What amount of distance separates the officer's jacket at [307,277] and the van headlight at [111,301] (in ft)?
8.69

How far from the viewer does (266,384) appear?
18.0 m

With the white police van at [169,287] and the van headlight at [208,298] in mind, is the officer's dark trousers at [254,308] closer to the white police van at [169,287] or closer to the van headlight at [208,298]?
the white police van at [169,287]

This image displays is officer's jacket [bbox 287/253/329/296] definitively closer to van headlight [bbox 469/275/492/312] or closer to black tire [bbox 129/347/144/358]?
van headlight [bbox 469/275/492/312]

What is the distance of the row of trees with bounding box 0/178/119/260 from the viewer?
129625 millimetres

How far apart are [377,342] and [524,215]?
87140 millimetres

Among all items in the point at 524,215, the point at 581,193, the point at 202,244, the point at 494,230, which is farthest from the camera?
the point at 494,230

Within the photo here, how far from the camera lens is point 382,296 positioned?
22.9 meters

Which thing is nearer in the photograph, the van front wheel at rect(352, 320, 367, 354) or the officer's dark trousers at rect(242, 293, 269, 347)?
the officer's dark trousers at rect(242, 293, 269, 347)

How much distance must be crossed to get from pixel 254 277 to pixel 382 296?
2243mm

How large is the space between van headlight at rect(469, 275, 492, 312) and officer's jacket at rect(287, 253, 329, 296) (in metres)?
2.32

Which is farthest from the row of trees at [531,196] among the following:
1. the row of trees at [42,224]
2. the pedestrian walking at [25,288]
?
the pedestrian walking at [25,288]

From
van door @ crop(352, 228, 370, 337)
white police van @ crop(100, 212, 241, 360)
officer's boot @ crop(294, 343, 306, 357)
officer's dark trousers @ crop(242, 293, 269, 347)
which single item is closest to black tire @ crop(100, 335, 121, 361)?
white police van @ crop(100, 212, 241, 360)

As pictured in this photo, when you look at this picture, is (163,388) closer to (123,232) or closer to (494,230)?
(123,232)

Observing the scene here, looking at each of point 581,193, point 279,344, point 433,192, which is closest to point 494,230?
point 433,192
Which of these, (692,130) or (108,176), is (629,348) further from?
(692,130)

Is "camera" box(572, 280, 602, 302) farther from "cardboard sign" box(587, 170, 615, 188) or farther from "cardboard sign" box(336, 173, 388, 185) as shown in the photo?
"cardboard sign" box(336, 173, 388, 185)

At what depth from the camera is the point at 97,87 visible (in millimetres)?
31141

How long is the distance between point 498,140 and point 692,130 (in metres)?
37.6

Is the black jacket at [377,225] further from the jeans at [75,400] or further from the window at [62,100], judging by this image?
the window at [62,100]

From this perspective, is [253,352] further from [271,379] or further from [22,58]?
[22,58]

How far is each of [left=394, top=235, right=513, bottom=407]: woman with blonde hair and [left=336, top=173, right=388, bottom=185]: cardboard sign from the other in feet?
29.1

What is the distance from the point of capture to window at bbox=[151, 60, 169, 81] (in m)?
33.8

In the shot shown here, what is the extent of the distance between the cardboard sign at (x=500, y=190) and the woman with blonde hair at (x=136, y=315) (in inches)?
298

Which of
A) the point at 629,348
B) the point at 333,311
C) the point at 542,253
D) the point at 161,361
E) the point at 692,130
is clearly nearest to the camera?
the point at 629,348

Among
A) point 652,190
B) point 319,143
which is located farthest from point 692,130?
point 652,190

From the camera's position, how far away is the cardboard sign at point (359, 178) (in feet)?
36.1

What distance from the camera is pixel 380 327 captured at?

# Instructions for the task
Retype all of the rows above, keeping every line identical to the original.

# Answer to this exercise
What amount of distance separates the officer's jacket at [307,277] and the van headlight at [111,301] (in ft)?
8.69

How far from the viewer does (266,384) appear?
18.0 m

With the white police van at [169,287] and the van headlight at [208,298] in mind, is the officer's dark trousers at [254,308] closer to the white police van at [169,287] or closer to the van headlight at [208,298]?
the white police van at [169,287]

This image displays is officer's jacket [bbox 287/253/329/296] definitively closer to van headlight [bbox 469/275/492/312] or closer to black tire [bbox 129/347/144/358]?
van headlight [bbox 469/275/492/312]

What is the distance of the row of trees with bounding box 0/178/119/260 from the viewer?
129625 millimetres

How far apart are [377,342] and [524,215]?
87140 millimetres

Among all items in the point at 524,215, the point at 581,193, the point at 202,244, the point at 494,230, which is farthest from the camera?
the point at 494,230

Within the photo here, how far from the camera lens is point 382,296 positioned?
22.9 meters

Which thing is nearer in the photograph, the van front wheel at rect(352, 320, 367, 354) or the officer's dark trousers at rect(242, 293, 269, 347)?
the officer's dark trousers at rect(242, 293, 269, 347)

How much distance must be crossed to get from pixel 254 277 to pixel 382 296?
2243mm

How large is the space between van headlight at rect(469, 275, 492, 312) and officer's jacket at rect(287, 253, 329, 296) (in metres)?
2.32

Which is farthest from the row of trees at [531,196] among the following:
1. the row of trees at [42,224]
2. the pedestrian walking at [25,288]
?
the pedestrian walking at [25,288]

From
van door @ crop(352, 228, 370, 337)
white police van @ crop(100, 212, 241, 360)
officer's boot @ crop(294, 343, 306, 357)
officer's dark trousers @ crop(242, 293, 269, 347)
which single item is closest to black tire @ crop(100, 335, 121, 361)?
white police van @ crop(100, 212, 241, 360)

As pictured in this photo, when you look at this picture, is (163,388) closer to (123,232) or closer to (494,230)?
(123,232)

Observing the scene here, looking at each of point 581,193, point 279,344, point 433,192, which is closest to point 494,230?
point 433,192
Which of these, (692,130) or (108,176), is (629,348) further from?
(692,130)

Is "camera" box(572, 280, 602, 302) farther from "cardboard sign" box(587, 170, 615, 188) or farther from "cardboard sign" box(336, 173, 388, 185) as shown in the photo?
"cardboard sign" box(336, 173, 388, 185)

At what depth from the camera is the point at 97,87 visible (in millimetres)?
31141

How long is the distance between point 498,140 and point 692,130 (in metres)?
37.6

Is the black jacket at [377,225] further from the jeans at [75,400] or further from the window at [62,100], judging by this image?
the window at [62,100]

From this perspective, is [253,352] further from [271,379] or further from [22,58]?
[22,58]

How far is each of [left=394, top=235, right=513, bottom=407]: woman with blonde hair and [left=336, top=173, right=388, bottom=185]: cardboard sign from the other in feet?
29.1

What is the distance from the point of capture to window at bbox=[151, 60, 169, 81] (in m)?
33.8

In the shot shown here, what is the extent of the distance between the cardboard sign at (x=500, y=190) and the woman with blonde hair at (x=136, y=315) (in inches)?
298

Which of
A) the point at 629,348
B) the point at 333,311
C) the point at 542,253
D) the point at 161,361
E) the point at 692,130
is clearly nearest to the camera?
the point at 629,348

Among
A) point 652,190
B) point 319,143
which is located farthest from point 692,130?
point 652,190

From the camera's position, how far away is the cardboard sign at point (359, 178) (in feet)?
36.1

What distance from the camera is pixel 380 327 captured at?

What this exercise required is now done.